The second relevant provision is Section 56 of the Act. Section 56 provides that any act which was to be performed after the contract is made becomes unlawful or impossible to perform, and which the promisor could not prevent, then such an act which becomes impossible or unlawful will become void, this is also called the doctrine of frustration. In simpler words, the section would apply, either if the object of the contract has become impossible to perform or an event has occurred making the performance of the contract to be impossible beyond the Control of promisor.

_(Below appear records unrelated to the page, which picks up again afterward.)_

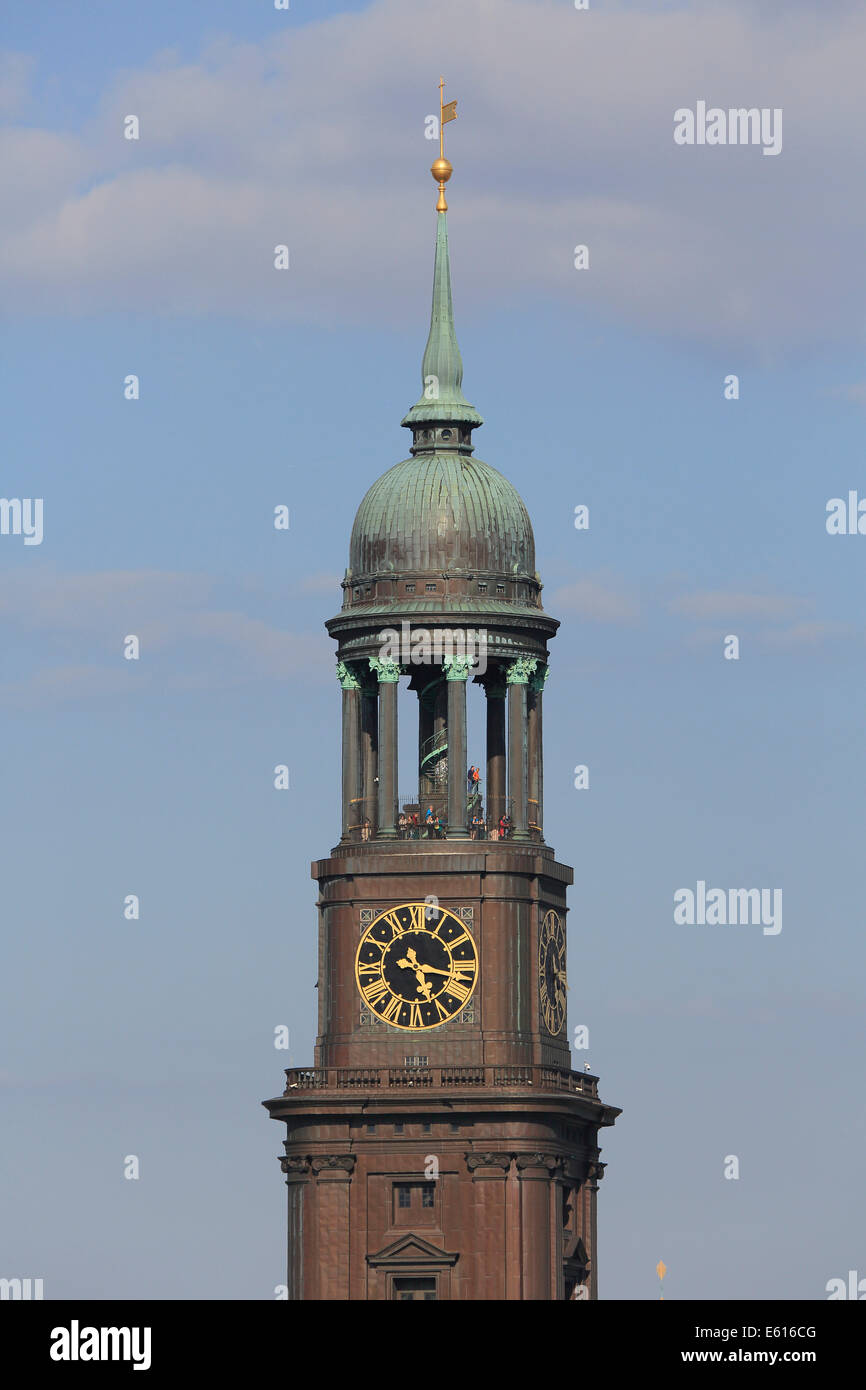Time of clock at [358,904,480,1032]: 3:24
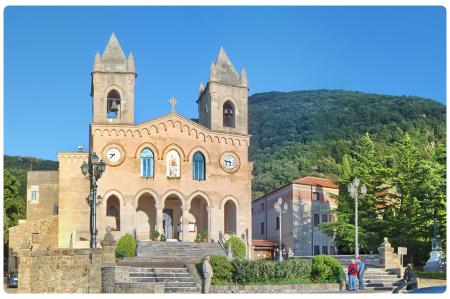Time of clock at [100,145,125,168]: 8:36
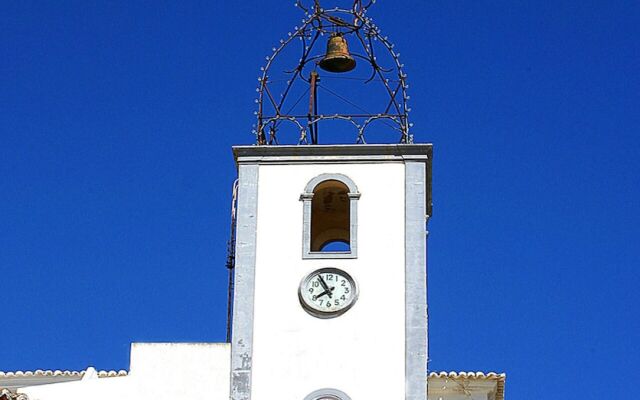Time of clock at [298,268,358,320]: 7:55
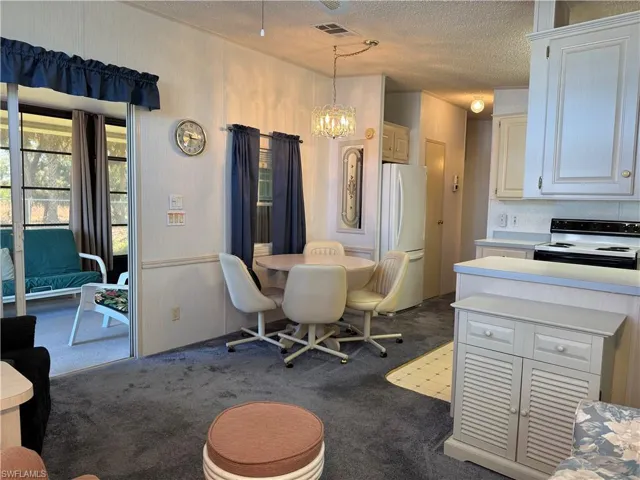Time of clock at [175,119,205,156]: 6:16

Keeping the abovementioned situation and the principles in mind, we will analyses the interim order dated 08.04.2020 passed by the Hon’ble High Court Judicature at Bombay in the matter of Standard Retail Pvt. Ltd. vs M/s G.S. Global Corp & Ors. (COMMERCIAL ARBITRATION PETITION (L) NO. 404 OF 2020).

Petitioner sought directions restraining the Respondent–Bank from negotiating/ encashing the Letters of Credit in a petition filed under section 9 of the Arbitration and Conciliation Act. The Petitioner set out a case that in the tumultuous time of COVID-19 pandemic and the lockdown declared by the Central/State Governments, the Petitioners’ contracts with Respondent were terminated as unenforceable on account of frustration, impossibility and impracticability. The Respondent submitted that it had complied with its obligations and performed its part of the contracts and the goods have been already shipped from South

Korea. The fact that the Petitioner would not be able to perform its obligations so far as its own purchasers are concerned and/or it would suffer damages, is not a factor which can be considered and held against the Respondent.

After hearing both the sides, the Court declined to award any interim relief to the Petitioner. The court observed

  1. that the Letters of Credit are an independent transaction with the Bank and the Bank is not concerned with underlying disputes between buyer and the seller;
  2. that the Government notifications and advisories suggest that the distribution of steel has been declared as an essential service and there are no restrictions on its movement and all ports and port related activities including the movement of vehicles and manpower, operations of Container Freight Station and warehouses and offices of Custom Houses Agents have also been declared as essential services;
  3. lastly and most importantly, that the lockdown would be for a limited period and the lockdown cannot come to the rescue of the Petitioners so as to resile from its contractual obligations with the Respondent No. 1 of making payments.

The Hon’ble Court has efficiently analyzed the facts in hand, have then distinguished it from the land mark judgments on Force Majeure, Energy Watchdog Verus CERC (2017) 14 SCC 80 and Satyabrata Ghose Versus Mugneeram Bangure & Co. (1954) SCR 310, and have clearly held that the Petitioner could not abandon its obligation under the Contract blaming the Covid-19 lockdown, as the subject matter fell within the essential goods list thus not hampering its movement. Further the court did not fritter its effort in realizing that the Petitioner could go back to business as soon as the lockdown, which is for a limited period, is lifted.

Based on aforementioned it can be clearly made out that interim measures in the time of Covid-19 or in any other pandemic would be based on Government notifications and advisories for that period and whether or not the same would frustrate the completion of the contract.